- _Problem details_
Count the lines in the records below that contain the string "green", treating uppercase and lowercase letters as distinct, and give only the resulting number.

- _Exercise material_
==============================

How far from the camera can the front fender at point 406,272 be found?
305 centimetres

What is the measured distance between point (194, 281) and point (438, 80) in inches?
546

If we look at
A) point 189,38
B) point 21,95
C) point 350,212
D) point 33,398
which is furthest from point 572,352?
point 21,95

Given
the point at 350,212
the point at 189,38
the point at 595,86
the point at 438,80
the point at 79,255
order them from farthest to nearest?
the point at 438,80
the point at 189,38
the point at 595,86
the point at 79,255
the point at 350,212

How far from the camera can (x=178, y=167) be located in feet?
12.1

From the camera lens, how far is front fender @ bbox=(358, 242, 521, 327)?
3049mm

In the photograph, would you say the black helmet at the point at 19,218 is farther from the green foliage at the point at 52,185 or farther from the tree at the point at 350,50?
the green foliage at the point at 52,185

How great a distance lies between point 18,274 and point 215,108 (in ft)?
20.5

==============================

- _Answer to the problem_
2